How do I show that given an ellipse which is transformed by a matrix it will remain an ellipse. (unless the matrix is not invert-able). You could consider a line segment or point as a special case of an ellipse.

Answer 1

Mostly because of this: say $H$ is a square symmetric, and positive definite, matrix. Let your ellipse, or ellipsoid be $$ x^T H x = C $$ for column vector $x$ and positive real constant $C.$ If it is also true that $$ H = P^T G P $$ with symmetric $G,$ then $ x^T H x = C $ becomes $x^T P^T G Px = C.$ Which means that when $x$ satisfies the one with $H,$ then $Px$ satisfies the one with $G$

Answer 2

For the purposes of this solution, a set of the form $$ \mathcal{E}=\mathcal{E}(z,D) = \{ x \in \mathbb{R}^n \mid (x-z)^\top D (x-z) =1\}, $$ in which $D$ is a symmetric, positive semidefinite matrix, is called an ellipse centered at $z$.

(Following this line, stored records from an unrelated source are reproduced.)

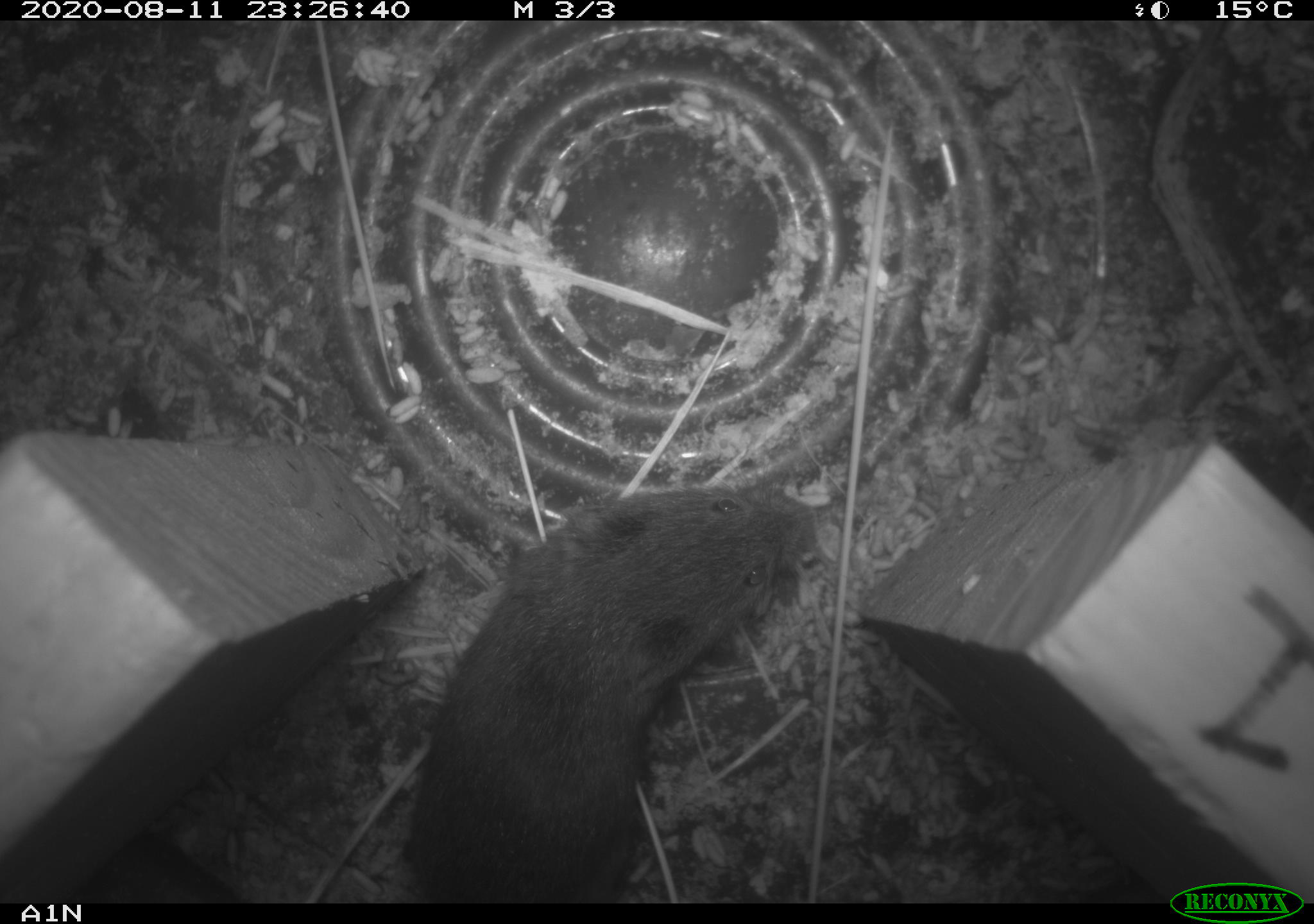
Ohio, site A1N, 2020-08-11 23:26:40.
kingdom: Animalia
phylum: Chordata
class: Mammalia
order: Rodentia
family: Cricetidae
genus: Microtus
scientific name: Microtus pennsylvanicus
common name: meadow vole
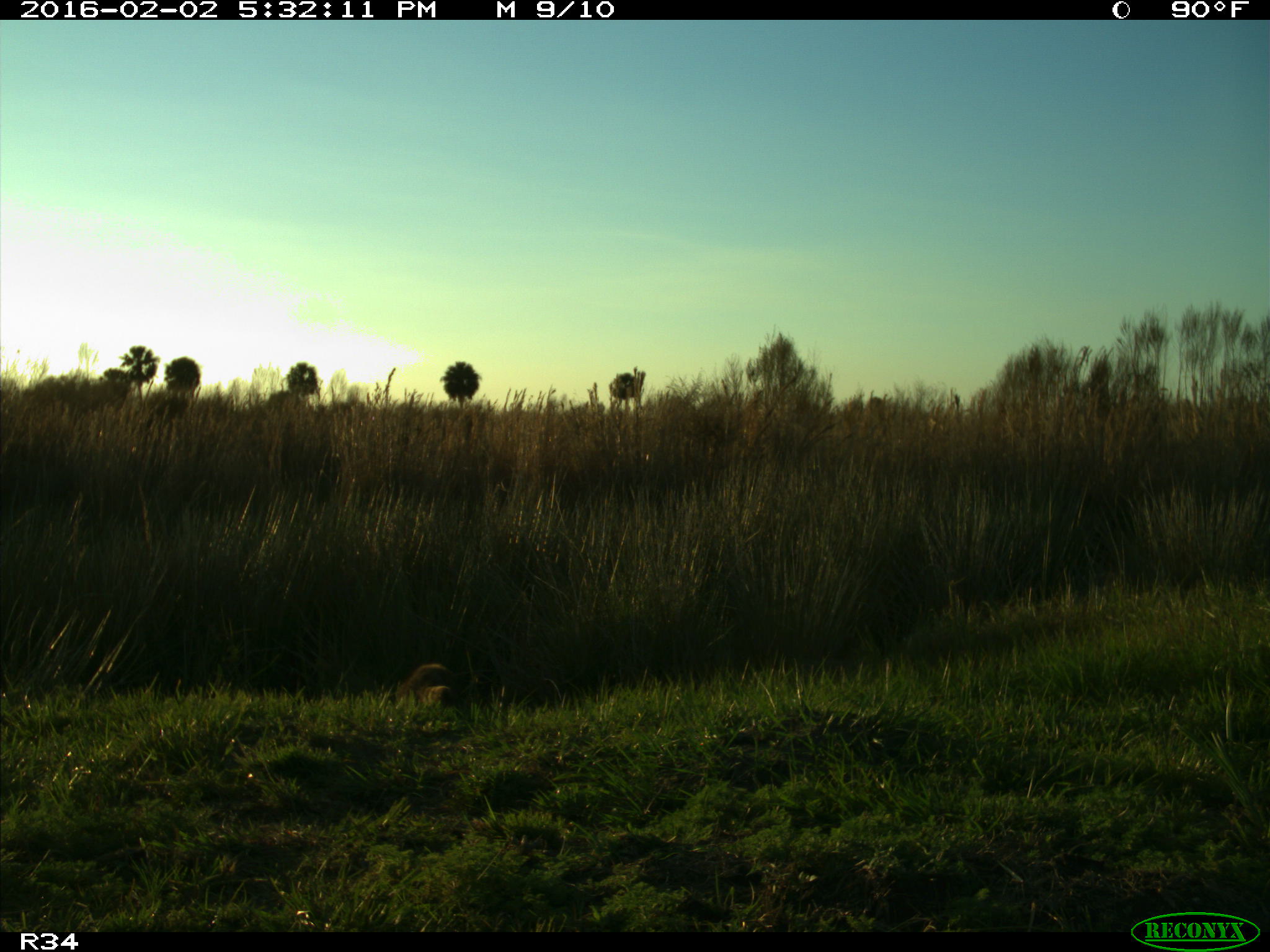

Proposition: If $A \in M_n(\mathbb{R})$ is an invertible matrix and $A(\mathcal{E}) := \{ y\in \mathbb{R}^n \mid y=Ax,~x\in \mathcal{E}\}$, then $A(\mathcal{E}) = \mathcal{E}(Az,A^{-\top}DA^{-1})$, in which $A^{-\top} := (A^\top)^{-1} = (A^{-1})^\top$.

Proof. If $y\in A(\mathcal{E})$, then $y=Ax$, $x\in \mathcal{E}$. Notice that \begin{align*} (y-Az)^\top A^{-\top}DA^{-1}(y-Az) &= ((x-z)^\top A^\top)A^{-\top}DA^{-1}(A(x-z)) \\ &= (x-z)^\top D(x-z) = 1. \end{align*}
The result follows after showing that the matrix $A^{-\top}DA^{-1}$ is symmetric and positive semidefinite (simple exercise).